I stood up, dusting off my hands even though I had barely had to touch anything. “There’s a finite supply of hot water in the tank,” I explained. “If someone takes a shower, you need to give it time for the new water to heat up.
“But that doesn’t explain why there was cold water coming out of the hot water spout,” the girl said, pouting a little.
I tried not to roll my eyes. How did you explain something like this to someone like her? “Just give it twenty minutes between each person’s shower,” I recommended.
“If we did that, we’d never get to go skiing in the morning,” the woman said, folding her arms across her chest.
“Well, then you’ll need to either take shorter showers or else some of you could maybe shower at night.” I said it bluntly, knowing full well that it wasn’t what she wanted to hear. I’d have to make sure to call Gretchen again as I was leaving, to let her know how this had gone before this idiot could call to complain. Jeez.

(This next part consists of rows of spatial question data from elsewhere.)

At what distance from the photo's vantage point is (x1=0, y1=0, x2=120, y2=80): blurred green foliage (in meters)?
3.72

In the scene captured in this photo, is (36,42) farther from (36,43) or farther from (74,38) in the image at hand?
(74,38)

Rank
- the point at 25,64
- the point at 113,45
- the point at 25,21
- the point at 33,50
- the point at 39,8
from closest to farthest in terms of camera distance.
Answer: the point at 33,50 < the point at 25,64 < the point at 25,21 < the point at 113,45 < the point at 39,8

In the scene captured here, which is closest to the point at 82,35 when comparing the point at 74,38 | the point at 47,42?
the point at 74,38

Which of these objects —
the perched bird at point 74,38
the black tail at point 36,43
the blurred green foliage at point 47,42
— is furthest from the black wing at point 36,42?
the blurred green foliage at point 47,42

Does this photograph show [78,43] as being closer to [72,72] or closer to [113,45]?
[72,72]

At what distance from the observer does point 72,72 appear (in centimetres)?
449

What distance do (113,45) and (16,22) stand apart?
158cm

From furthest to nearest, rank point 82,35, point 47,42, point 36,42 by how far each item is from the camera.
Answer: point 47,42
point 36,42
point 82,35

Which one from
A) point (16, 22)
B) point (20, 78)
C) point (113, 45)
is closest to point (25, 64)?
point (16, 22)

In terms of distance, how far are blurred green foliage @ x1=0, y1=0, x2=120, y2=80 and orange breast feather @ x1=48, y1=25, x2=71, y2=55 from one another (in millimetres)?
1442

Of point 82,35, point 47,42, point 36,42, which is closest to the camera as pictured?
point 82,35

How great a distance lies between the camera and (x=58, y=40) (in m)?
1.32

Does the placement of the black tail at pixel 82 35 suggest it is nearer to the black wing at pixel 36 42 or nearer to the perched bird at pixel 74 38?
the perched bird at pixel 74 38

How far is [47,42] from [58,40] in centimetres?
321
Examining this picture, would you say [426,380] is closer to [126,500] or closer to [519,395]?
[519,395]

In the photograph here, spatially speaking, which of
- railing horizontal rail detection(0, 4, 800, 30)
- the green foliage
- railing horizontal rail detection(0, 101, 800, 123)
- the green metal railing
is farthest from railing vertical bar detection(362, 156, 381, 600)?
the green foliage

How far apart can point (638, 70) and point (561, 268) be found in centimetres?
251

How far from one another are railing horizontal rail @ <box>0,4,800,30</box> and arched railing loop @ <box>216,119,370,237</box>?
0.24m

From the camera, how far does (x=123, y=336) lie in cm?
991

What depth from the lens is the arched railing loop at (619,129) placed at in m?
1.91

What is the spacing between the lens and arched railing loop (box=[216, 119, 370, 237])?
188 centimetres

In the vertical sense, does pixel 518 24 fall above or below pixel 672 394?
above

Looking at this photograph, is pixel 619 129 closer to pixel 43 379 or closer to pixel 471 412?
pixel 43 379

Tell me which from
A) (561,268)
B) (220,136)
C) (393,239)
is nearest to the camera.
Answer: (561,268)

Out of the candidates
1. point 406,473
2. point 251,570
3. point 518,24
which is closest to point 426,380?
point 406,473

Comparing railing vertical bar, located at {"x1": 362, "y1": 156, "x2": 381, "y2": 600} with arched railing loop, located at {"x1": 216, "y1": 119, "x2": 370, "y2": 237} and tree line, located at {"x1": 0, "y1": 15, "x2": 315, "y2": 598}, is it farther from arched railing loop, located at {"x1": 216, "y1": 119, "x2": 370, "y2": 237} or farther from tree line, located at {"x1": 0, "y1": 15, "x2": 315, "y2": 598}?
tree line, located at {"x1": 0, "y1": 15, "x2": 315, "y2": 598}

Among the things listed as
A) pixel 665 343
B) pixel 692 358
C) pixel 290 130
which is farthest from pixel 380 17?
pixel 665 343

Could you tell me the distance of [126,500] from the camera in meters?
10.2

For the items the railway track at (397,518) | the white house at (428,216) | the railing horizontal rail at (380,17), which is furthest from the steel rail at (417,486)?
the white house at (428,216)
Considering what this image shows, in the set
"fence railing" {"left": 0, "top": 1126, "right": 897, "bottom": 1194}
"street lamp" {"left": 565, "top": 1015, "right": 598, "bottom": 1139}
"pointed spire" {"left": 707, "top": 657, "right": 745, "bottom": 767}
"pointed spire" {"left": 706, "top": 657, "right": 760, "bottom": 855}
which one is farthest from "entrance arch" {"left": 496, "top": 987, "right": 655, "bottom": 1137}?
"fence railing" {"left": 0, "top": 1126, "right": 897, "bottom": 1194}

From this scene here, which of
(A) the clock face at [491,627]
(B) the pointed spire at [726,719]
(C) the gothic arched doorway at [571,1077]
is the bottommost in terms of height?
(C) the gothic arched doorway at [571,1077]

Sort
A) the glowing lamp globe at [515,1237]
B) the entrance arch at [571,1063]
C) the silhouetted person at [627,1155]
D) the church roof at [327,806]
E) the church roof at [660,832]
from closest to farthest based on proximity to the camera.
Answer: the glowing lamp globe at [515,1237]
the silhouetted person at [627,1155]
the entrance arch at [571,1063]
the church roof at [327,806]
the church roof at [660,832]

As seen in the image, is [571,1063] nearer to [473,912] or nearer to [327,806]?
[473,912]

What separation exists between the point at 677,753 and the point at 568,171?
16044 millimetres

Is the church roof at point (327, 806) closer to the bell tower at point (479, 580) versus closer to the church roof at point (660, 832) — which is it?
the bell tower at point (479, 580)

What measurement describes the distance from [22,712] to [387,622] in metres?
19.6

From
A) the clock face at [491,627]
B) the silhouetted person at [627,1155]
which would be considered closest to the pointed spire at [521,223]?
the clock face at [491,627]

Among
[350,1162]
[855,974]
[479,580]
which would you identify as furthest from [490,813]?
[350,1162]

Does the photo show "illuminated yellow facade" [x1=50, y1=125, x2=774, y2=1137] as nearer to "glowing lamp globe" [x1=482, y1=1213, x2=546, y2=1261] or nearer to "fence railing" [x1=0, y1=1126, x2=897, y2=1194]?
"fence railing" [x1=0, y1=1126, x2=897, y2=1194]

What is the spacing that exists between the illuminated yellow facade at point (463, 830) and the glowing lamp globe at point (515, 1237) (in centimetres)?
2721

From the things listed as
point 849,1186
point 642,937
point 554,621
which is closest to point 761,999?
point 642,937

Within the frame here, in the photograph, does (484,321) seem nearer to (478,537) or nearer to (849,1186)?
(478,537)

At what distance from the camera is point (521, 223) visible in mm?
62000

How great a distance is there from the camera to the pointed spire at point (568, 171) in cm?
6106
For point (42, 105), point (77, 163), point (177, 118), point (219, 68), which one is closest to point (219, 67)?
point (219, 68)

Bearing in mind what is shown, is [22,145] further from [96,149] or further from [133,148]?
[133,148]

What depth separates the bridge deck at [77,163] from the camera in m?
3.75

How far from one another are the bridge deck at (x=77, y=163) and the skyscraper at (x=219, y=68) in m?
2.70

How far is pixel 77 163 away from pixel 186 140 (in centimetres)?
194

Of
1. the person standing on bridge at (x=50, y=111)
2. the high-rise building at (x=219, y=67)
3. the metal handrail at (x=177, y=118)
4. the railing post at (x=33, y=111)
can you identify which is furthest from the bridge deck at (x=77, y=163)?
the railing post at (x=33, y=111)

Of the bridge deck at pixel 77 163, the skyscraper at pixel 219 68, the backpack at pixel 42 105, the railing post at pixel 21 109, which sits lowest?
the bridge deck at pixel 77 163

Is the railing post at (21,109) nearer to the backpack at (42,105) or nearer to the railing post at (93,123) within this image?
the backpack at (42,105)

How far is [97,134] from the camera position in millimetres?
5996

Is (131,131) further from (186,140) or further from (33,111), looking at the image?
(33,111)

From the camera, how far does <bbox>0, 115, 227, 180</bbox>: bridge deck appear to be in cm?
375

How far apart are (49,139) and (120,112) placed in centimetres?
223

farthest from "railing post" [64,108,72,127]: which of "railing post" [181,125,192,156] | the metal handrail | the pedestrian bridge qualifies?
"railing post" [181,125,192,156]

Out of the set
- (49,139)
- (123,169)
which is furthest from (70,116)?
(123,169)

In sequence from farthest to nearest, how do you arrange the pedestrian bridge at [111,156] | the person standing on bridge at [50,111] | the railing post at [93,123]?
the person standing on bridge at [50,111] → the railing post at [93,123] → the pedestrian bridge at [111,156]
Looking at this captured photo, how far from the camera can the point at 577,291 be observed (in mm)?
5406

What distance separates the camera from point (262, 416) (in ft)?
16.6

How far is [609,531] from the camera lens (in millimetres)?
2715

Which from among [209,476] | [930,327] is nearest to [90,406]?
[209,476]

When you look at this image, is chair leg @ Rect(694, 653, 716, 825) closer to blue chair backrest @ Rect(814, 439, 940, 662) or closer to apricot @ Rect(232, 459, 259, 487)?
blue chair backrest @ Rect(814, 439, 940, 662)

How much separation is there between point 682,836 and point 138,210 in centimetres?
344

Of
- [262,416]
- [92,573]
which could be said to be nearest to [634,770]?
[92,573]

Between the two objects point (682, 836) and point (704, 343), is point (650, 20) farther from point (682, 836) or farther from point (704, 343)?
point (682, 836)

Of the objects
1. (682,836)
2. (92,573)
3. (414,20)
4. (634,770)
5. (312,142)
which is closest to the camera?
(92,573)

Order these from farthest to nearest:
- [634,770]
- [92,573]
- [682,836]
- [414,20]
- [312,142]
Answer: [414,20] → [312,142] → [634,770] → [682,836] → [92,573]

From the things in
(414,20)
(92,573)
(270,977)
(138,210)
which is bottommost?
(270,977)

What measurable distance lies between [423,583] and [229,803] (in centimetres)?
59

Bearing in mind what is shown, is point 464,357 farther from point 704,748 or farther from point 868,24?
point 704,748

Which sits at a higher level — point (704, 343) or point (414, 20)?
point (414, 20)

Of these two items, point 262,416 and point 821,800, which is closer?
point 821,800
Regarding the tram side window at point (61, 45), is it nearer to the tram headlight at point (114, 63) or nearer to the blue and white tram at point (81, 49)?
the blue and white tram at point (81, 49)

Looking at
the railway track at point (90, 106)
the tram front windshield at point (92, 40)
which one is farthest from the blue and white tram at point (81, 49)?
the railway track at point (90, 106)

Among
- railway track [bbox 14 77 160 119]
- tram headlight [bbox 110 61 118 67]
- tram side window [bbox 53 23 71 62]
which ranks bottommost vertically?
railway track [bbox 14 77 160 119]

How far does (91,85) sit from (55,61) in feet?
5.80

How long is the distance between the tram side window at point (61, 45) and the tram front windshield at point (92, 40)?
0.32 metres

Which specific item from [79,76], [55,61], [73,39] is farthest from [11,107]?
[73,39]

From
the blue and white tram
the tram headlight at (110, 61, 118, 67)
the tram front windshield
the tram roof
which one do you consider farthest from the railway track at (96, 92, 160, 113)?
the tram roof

It was easy to tell that we were getting into the winter season again. Time for the knuckleheads to come out of hiding.
“But it’s fixed, if I wanted to take a shower right now?” the woman asked.
“Yeah, you should have hot water right now,” I sighed.
The woman cocked her head to the side. “Any chance you might want to join me?” she asked in a breathy voice.
I stared at her for a moment, barely able to believe that those words had just come out of her mouth. What planet did this chick live on, anyway? “I’ve got more work to do,” I finally said. Then, I hightailed it out of there before she could say anything else.
I immediately called Gretchen and relayed what had happened. She burst out laughing and promised she’d try not to send me back over there, but couldn’t make any promises. I shook my head and headed home.